## ACTION ITEM
Copy every line from the records that holds the word "cache".

==============================

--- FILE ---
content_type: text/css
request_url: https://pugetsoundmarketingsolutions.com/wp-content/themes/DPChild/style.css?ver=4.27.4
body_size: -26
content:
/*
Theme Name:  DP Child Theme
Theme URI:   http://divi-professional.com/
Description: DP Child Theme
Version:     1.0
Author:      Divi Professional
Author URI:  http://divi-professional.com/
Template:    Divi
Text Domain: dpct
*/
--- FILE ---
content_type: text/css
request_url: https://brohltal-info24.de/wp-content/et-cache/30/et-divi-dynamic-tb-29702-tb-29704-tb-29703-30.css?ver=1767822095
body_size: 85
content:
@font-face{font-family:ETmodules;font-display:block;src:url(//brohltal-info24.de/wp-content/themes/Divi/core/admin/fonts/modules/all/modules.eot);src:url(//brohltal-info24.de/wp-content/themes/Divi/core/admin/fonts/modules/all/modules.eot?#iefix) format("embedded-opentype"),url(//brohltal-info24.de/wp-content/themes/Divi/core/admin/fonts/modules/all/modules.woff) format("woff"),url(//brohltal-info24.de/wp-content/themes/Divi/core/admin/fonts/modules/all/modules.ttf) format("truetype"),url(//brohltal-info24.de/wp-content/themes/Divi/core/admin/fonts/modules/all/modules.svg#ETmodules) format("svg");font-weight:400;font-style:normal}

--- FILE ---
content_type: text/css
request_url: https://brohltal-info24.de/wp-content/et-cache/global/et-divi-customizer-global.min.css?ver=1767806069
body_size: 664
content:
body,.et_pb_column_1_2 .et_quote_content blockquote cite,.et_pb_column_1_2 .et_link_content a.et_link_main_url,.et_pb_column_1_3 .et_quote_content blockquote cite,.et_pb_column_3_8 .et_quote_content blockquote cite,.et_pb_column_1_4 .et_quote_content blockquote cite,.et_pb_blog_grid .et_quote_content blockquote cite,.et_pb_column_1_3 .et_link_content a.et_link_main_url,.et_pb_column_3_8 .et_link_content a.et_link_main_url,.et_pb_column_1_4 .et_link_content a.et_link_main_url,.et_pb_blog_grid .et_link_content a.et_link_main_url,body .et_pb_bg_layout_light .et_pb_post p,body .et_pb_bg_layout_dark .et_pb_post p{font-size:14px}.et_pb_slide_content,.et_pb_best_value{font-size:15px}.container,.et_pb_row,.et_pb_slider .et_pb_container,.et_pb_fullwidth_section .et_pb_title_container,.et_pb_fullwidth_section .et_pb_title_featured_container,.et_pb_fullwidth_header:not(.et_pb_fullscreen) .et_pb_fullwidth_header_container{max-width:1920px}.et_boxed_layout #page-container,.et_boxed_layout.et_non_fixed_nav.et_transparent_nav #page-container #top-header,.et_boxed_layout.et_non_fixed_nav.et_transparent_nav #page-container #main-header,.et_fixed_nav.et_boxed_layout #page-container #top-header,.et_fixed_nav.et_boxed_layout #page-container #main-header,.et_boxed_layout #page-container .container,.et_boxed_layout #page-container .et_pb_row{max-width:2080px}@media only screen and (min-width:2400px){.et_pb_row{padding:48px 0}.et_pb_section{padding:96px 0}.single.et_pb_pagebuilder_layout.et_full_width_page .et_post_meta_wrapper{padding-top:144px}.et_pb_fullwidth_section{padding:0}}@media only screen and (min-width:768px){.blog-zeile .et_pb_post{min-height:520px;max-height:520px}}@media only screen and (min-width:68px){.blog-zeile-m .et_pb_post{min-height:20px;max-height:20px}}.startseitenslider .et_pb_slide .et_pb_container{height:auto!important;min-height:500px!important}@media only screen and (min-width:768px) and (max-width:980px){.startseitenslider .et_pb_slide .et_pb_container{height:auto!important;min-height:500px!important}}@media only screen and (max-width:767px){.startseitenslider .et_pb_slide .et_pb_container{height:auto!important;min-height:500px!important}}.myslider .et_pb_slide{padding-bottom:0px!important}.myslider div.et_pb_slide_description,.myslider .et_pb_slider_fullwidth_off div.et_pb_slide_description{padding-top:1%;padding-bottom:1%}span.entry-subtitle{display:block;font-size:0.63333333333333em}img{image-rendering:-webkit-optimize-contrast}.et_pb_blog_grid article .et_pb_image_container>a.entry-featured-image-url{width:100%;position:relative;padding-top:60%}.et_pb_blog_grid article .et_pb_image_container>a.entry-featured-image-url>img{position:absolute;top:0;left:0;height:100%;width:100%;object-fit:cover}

==============================

## OUTPUT OF THE EXERCISE
request_url: https://brohltal-info24.de/wp-content/et-cache/30/et-divi-dynamic-tb-29702-tb-29704-tb-29703-30.css?ver=1767822095
request_url: https://brohltal-info24.de/wp-content/et-cache/global/et-divi-customizer-global.min.css?ver=1767806069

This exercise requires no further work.